Interrupted

My Life Thus Far
2016-04-05 07:04:33 (UTC)

I Gotta Let It Go

This entry will be brief, seeing as how I'm already not going to get enough sleep tonight. It's after midnight, and I have to be up no later than 7:30am to get ready for work. I open, we have yet another visit, and DAD WILL BE HERE TOMORROW! It's going to be a big day!

It was a decent day. I can't complain. I didn't have the best day sales-wise, but I honestly don't even care. I made last month, today was Day one of fiscal April, and I've got plenty of time to worry about that later. I had a short shift, and it was lovely. Tomorrow I work a normal day, and it's going to be so tough getting through it knowing dad is so close!

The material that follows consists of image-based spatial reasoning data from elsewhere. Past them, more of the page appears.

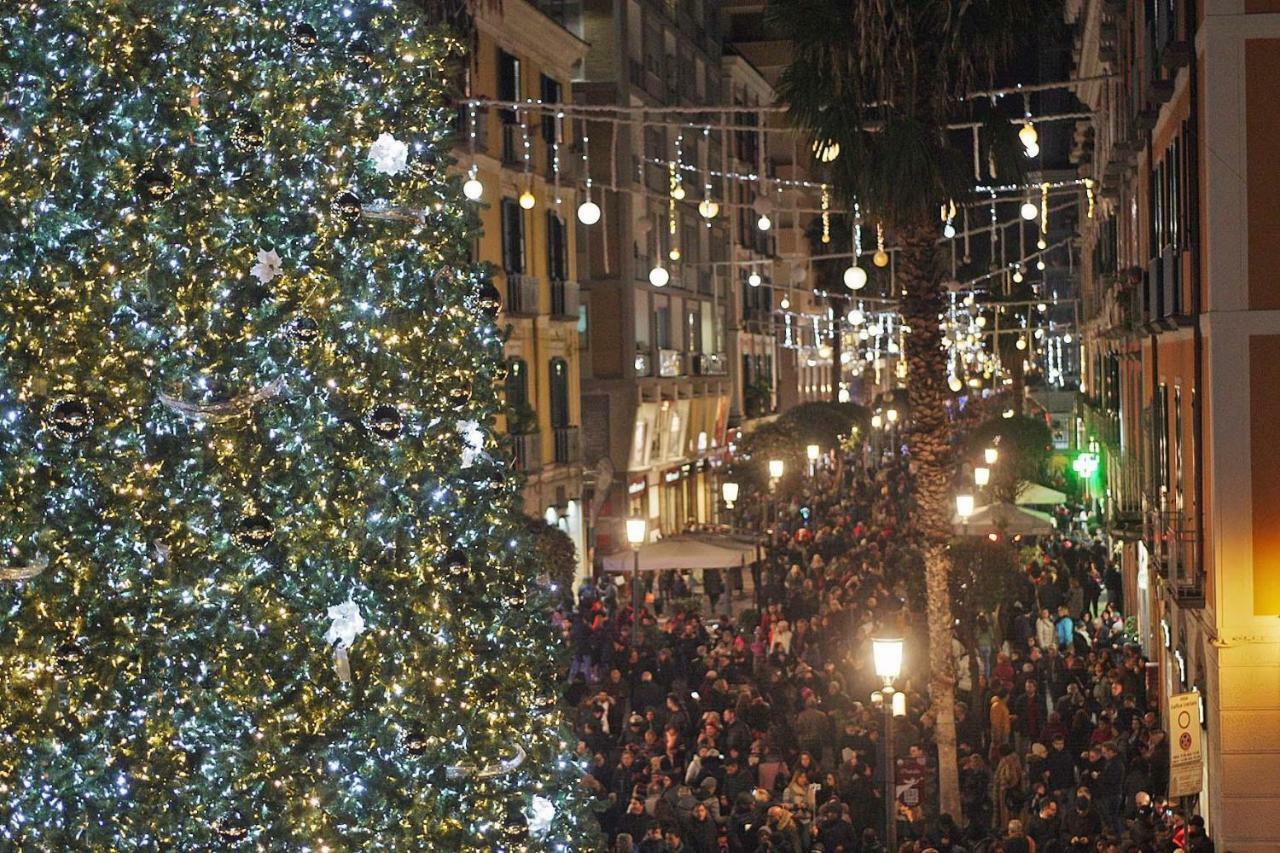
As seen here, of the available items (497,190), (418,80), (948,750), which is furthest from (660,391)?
(418,80)

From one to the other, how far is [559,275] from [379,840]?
34800 millimetres

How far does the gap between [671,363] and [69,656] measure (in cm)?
4787

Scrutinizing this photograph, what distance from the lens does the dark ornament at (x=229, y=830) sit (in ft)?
22.4

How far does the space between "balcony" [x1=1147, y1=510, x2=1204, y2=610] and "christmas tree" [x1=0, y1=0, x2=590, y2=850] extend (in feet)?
37.9

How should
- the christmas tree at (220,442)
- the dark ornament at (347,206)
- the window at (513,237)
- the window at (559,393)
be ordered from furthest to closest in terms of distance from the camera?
the window at (559,393) < the window at (513,237) < the dark ornament at (347,206) < the christmas tree at (220,442)

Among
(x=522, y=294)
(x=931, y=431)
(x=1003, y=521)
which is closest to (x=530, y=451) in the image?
(x=522, y=294)

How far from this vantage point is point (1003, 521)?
3291cm

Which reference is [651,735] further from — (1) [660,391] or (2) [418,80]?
(1) [660,391]

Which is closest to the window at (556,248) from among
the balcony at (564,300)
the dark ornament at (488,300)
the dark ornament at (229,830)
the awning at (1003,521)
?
the balcony at (564,300)

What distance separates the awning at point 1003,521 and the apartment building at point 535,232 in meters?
7.93

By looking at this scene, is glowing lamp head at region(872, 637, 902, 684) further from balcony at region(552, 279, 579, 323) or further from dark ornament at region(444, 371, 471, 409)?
balcony at region(552, 279, 579, 323)

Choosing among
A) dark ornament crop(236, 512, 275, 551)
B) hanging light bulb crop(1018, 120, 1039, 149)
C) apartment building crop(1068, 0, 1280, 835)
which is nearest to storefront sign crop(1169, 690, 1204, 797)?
apartment building crop(1068, 0, 1280, 835)

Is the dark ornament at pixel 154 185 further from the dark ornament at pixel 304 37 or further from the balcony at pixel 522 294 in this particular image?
the balcony at pixel 522 294

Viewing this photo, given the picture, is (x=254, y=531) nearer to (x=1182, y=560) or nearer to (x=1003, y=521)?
(x=1182, y=560)
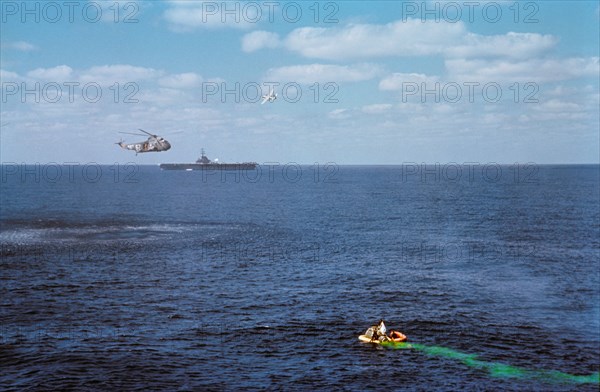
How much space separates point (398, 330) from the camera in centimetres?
6175

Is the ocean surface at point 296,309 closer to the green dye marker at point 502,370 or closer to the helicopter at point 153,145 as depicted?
the green dye marker at point 502,370

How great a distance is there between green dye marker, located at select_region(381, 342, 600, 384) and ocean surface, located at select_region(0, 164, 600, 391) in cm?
22

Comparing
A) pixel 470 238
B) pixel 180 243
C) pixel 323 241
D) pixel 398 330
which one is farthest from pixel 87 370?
pixel 470 238

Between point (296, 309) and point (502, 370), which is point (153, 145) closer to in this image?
point (296, 309)

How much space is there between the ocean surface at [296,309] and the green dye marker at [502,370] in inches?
8.7

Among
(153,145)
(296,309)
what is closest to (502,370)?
(296,309)

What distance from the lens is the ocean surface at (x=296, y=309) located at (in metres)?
50.3

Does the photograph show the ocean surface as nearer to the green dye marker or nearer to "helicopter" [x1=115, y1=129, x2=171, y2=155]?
the green dye marker

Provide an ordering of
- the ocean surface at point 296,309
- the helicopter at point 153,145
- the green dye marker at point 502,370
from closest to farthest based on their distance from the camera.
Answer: the green dye marker at point 502,370
the ocean surface at point 296,309
the helicopter at point 153,145

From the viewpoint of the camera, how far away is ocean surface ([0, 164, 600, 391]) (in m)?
50.3

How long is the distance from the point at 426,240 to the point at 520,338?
62600mm

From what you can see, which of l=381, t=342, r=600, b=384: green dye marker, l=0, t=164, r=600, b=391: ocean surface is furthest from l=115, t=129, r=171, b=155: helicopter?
l=381, t=342, r=600, b=384: green dye marker

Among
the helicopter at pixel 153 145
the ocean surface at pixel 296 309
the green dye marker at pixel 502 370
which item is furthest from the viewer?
the helicopter at pixel 153 145

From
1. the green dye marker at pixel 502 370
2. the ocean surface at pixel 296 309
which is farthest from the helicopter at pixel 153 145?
the green dye marker at pixel 502 370
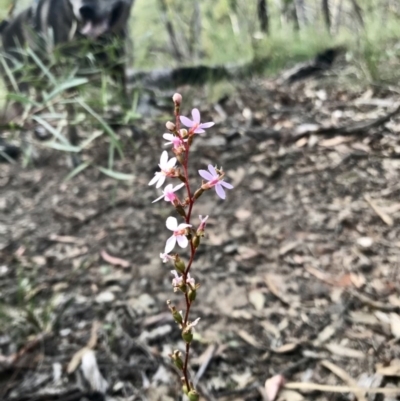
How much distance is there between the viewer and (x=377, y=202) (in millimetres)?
1071

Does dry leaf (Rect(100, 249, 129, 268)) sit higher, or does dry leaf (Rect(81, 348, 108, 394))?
dry leaf (Rect(81, 348, 108, 394))

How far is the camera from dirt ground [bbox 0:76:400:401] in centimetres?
72

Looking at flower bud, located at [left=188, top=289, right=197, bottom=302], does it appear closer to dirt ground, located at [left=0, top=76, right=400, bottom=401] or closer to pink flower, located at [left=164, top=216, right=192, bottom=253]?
pink flower, located at [left=164, top=216, right=192, bottom=253]

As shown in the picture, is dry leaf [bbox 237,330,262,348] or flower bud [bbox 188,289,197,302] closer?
flower bud [bbox 188,289,197,302]

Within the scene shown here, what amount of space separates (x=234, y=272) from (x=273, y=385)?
317mm

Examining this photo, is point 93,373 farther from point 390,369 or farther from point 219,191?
point 219,191

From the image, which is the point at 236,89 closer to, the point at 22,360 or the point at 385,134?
the point at 385,134

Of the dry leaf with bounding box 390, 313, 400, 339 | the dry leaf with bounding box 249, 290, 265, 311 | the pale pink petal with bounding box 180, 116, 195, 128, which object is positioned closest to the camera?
the pale pink petal with bounding box 180, 116, 195, 128

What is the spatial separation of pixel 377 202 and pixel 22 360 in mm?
767

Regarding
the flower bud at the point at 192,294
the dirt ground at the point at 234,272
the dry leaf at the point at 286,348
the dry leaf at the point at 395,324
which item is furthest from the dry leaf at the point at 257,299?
the flower bud at the point at 192,294

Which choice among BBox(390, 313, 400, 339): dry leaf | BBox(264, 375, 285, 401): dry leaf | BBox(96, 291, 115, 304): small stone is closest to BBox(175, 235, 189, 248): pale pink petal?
BBox(264, 375, 285, 401): dry leaf

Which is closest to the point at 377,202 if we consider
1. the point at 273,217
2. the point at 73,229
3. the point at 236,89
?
the point at 273,217

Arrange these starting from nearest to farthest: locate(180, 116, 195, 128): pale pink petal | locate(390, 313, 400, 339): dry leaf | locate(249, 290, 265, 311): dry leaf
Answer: locate(180, 116, 195, 128): pale pink petal < locate(390, 313, 400, 339): dry leaf < locate(249, 290, 265, 311): dry leaf

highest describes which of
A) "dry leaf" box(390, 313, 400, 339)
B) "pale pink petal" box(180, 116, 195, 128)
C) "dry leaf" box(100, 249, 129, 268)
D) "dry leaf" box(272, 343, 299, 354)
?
"pale pink petal" box(180, 116, 195, 128)
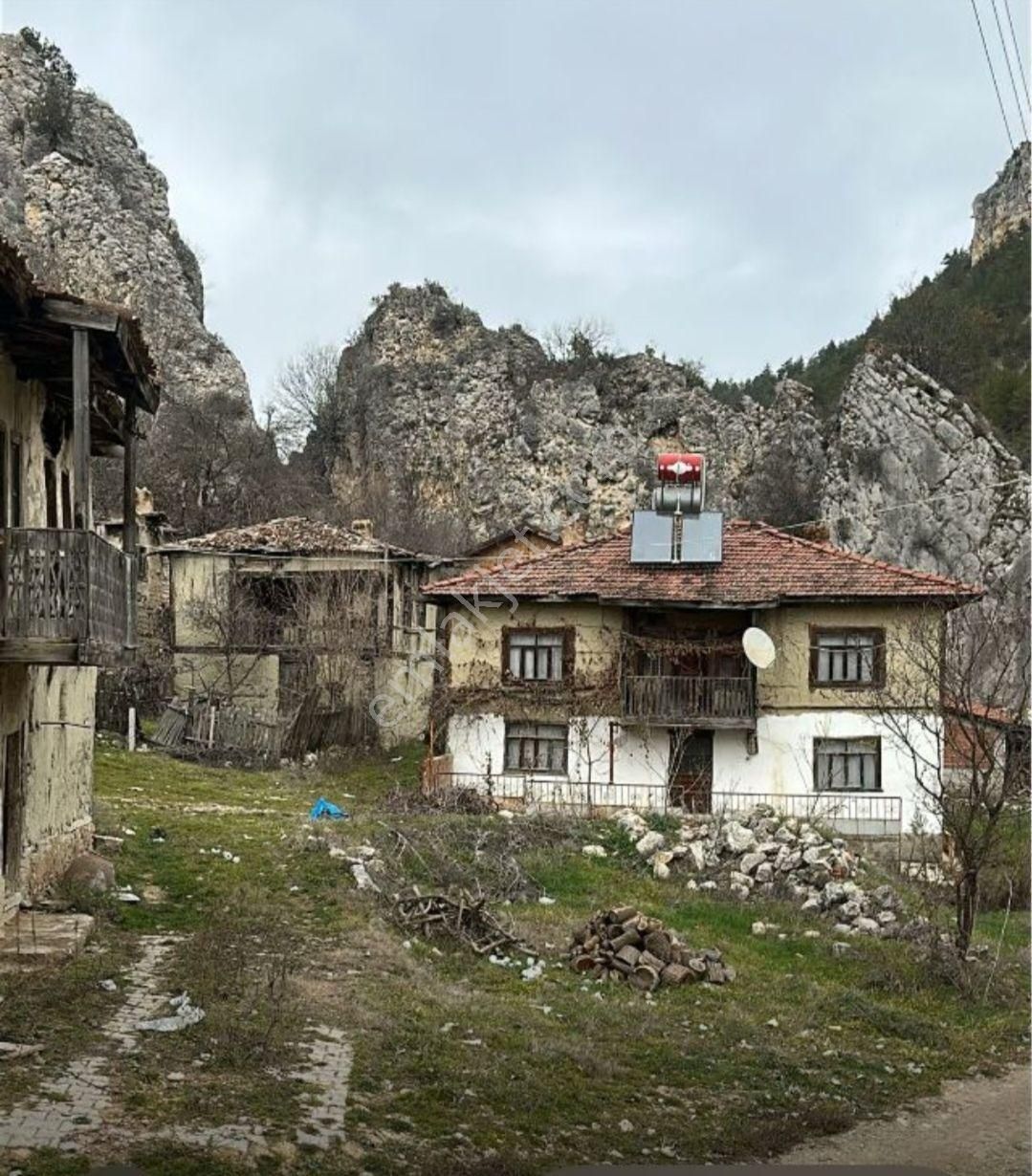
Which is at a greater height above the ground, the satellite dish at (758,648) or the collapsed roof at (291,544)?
the collapsed roof at (291,544)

After I got off I went food shopping. I needed to stock up on more fruit, and I got the kids snacks, bread, peanut butter for sandwiches, coffee for my dad. Nothing major. I'm sure we'll get more of the things dad likes when he gets here. The house is all clean and ready for his arrival.

Snookums came home from his first day of the new quarter seeming a little preoccupied. This is his last quarter before graduating with his associates degree. I'm so proud of him for sticking it out. Anyhow, he seemed upset about something. As I suspected (because he's pretty predictable), it's money. Once again we're strapped (like we are a lot lately), and he needs to buy an expensive book for school... and we have bills. It never ends.

My solution to this problem was finally getting around to doing our taxes. I don't know why I dread it every year. Nothing has every majorly gone wrong, and yet I have a mini panic attack every year. I guess I fear someday we'll get audited, or the IRS won't accept our return, or it will get rejected. Who knows, but I fear it. More than death, and that's just dumb. Somehow, my wonderful husband fucked up his W-4 when he started working at Trader Joe's. He had zero dollars removed from his paycheck. Not one single dollar. Resulting in a $3,000 tax obligation. Which means all but $2,000 of the almost $5,000 I paid in taxes last year went to cover his debt. A debt he didn't need to have. I won't lie and say I was pleasant about it. He got an earful. Or two. If he wasn't sure how to fill out the fucking form, why didn't he just ask? There's no going back now. I did have him go in and fix it for this year, so we aren't in the same position next year. It's just really frustrating seeing what we would have gotten back had he not messed up. It's still nothing to shake a stick at, but still... ugh. I gotta let it go.